Sweeping Harbor View
Credit: Tim Llewellyn
Paul and Anne Sweetnam
Credit: Tim Llewellyn
The great room overlooks a sweeping harbour vista.
The Deck
Credit: Tim Llewellyn
The deck of the house.

It's not a houseboat. Rather, it's a two-story house built on a good-size barge filled with foam, making it unsinkable. As far as we can determine, it's the only house of its kind in New England. Tied up at the Boston Harbor Shipyard & Marina off Marginal Street in the fun, village-like community of East Boston, it's directly across the harbor from the Boston Harbor Hotel. As you might imagine, the view cannot be beat. It includes not only the city skyline but also, for instance, the Old North Church, the masts of the USS Constitution across the river in Charlestown, and the Bunker Hill Monument in the distance. The day we visited owners Paul and Anne Sweetnam, we could have sat out there on their second-floor deck forever.

Tugboats were chugging by, about a dozen little sailboats (you can rent one of these yourself next door at Piers Park) were having a race in front of us, and we could see men out on the end of a long concrete pier to our left working on a new cradle being built for the Staten Island Ferry in New York. (By now, it has no doubt already been floated down there.) We also noted airplanes landing at nearby Logan International Airport, but because they were far enough to the east, we couldn't hear them. Once in a while a small launch scooted by, heading to the city or the airport or, at times, over toward the Constitution.

"That's our friend Rob McPherson," explained Paul. "He operates a water taxi. Call him on the phone and he's at our dock within minutes. For $5 a person, he'll take you to the city or wherever." That, we decided, was the fastest, cheapest -- and nicest -- way to get to Boston's downtown we'd ever heard about ... ever.

Paul, retired from the paper industry and now a publisher of local tide charts, and Anne, formerly a director of Massachusetts' Legislative Engrossing Division (i.e., putting laws into their final printed forms), have been living here in their floating house for the past 12 years. For the first year, the house was tied up at the end of the marina's long concrete pier. "But the winter winds could be fierce out there," Paul recalled, "and it was a long walk, too." So they moved the house to its current, more protected location nearer the marina facilities and parking area, but without any loss of view.

As we continued to sit out on the deck, drinking in the sights (and a cup of Anne's special coffee), Paul provided us with a little history of the place. It was built in Rhode Island about 1983 by a marina owner who used it as an office and apartment.

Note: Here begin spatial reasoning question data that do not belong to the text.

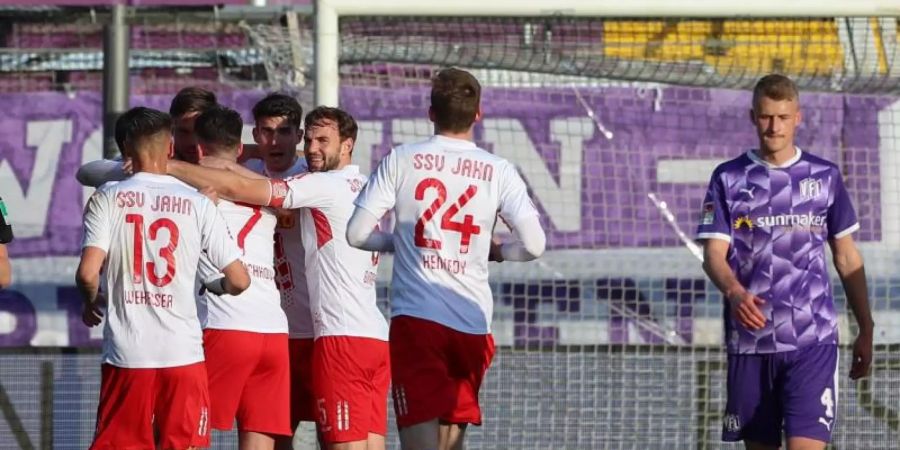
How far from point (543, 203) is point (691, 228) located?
1039 millimetres

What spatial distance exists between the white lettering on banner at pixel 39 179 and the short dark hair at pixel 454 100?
5.48 metres

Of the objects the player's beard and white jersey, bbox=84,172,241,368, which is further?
the player's beard

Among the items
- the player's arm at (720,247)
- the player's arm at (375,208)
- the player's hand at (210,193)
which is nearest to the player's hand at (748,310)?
the player's arm at (720,247)

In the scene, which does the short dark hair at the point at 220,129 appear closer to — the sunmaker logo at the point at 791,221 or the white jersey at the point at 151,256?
the white jersey at the point at 151,256

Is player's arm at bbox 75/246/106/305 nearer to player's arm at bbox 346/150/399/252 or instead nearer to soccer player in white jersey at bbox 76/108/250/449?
soccer player in white jersey at bbox 76/108/250/449

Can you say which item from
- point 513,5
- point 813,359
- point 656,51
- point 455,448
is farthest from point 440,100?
point 656,51

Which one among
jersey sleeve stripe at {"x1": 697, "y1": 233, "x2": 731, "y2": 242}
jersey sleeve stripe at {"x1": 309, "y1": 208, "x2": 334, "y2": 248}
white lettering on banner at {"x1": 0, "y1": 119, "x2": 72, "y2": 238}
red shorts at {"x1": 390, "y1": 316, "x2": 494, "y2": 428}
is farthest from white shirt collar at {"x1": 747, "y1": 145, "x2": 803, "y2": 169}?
white lettering on banner at {"x1": 0, "y1": 119, "x2": 72, "y2": 238}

He sold it to a pharmacist who had it towed by two tugs to Boston. The next owner was a marine contractor who moored it in Chelsea, where he allowed local tugboat captains to, as Paul put it with a chuckle and a wink, use it "as a sort of clubhouse." (We decided not to press him on that one.) It was at that time that it appeared in a scene in the movie Blown Away. From there, the Sweetnams moved it to its present fabulous location and commenced to repair, redo, and generally upgrade everything.

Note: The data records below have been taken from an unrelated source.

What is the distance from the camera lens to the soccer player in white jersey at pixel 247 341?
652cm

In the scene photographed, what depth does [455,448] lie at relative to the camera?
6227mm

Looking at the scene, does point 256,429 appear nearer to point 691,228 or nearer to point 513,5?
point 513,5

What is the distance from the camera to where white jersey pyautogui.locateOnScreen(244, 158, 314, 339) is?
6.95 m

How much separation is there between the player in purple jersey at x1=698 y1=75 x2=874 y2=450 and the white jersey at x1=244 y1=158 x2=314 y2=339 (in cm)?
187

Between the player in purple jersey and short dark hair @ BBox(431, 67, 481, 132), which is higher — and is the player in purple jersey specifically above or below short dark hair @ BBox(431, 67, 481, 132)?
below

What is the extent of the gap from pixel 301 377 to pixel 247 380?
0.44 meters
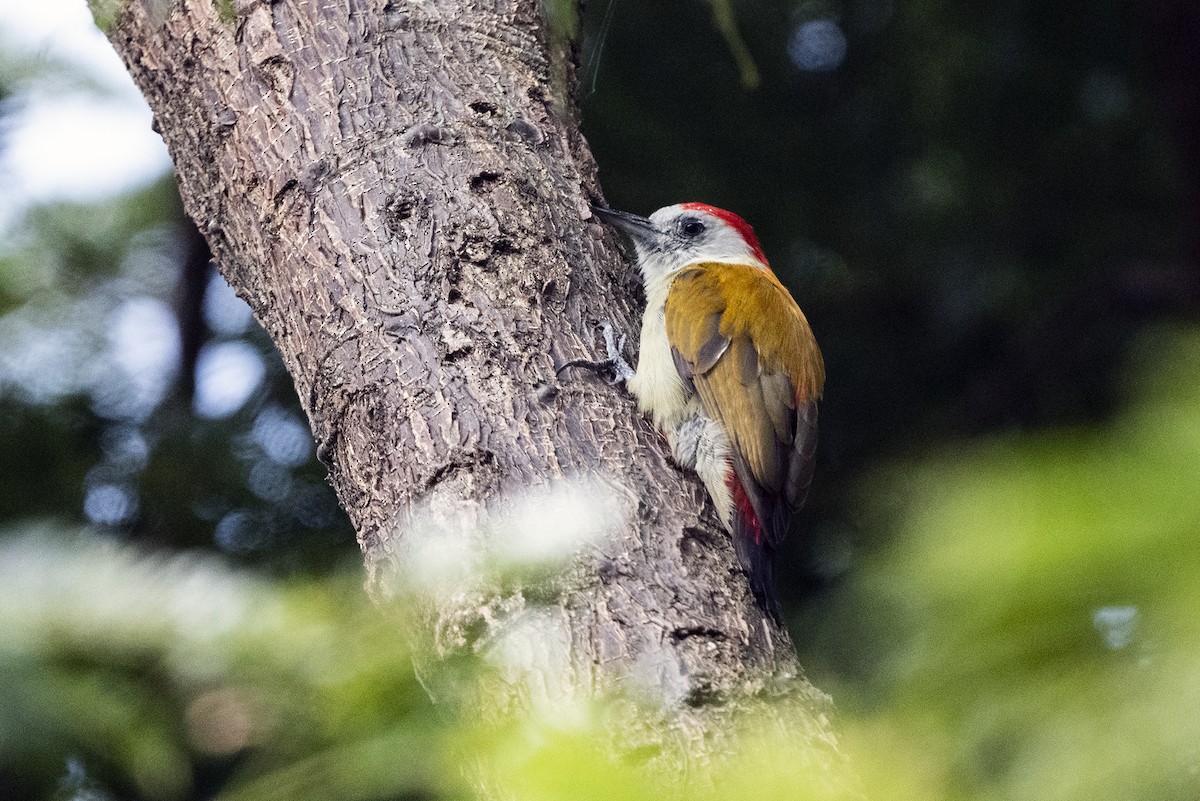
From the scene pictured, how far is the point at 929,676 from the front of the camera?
30.0 inches

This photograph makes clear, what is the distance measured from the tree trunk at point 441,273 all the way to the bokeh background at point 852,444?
35cm

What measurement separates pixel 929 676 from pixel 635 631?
1.26 meters

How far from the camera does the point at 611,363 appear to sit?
2688 mm

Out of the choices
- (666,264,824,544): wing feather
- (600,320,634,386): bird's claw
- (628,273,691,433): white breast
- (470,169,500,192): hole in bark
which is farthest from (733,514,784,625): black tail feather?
(470,169,500,192): hole in bark

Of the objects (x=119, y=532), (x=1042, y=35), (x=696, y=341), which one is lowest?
(x=119, y=532)

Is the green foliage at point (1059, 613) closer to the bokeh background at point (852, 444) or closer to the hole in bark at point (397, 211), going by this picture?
the bokeh background at point (852, 444)

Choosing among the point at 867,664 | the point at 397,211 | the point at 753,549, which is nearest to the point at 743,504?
the point at 753,549

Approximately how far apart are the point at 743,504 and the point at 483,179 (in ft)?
3.47

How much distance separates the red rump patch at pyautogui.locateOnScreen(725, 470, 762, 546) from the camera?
2947mm

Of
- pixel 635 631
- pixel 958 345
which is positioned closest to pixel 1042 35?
pixel 958 345

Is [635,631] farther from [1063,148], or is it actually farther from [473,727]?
[1063,148]

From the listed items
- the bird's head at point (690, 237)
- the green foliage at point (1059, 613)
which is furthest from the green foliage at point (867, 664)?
the bird's head at point (690, 237)

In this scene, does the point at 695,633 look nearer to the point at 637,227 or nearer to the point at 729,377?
the point at 729,377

They put in all-new carpeting, new curtains, new ceilings, a new Incinolet toilet in the bathroom downstairs, a new shower, washer, and dryer, and, of course, painted everything inside and out. Because the stairs between the first and second floors are too narrow for hauling up furniture, they hired a crane to swing stuff in through the upper-deck door, including their lovely antique organ, the living room furniture, a new dishwasher, new stove, new refrigerator, and an electric fireplace. (Everything in the house is electric, including the heating.)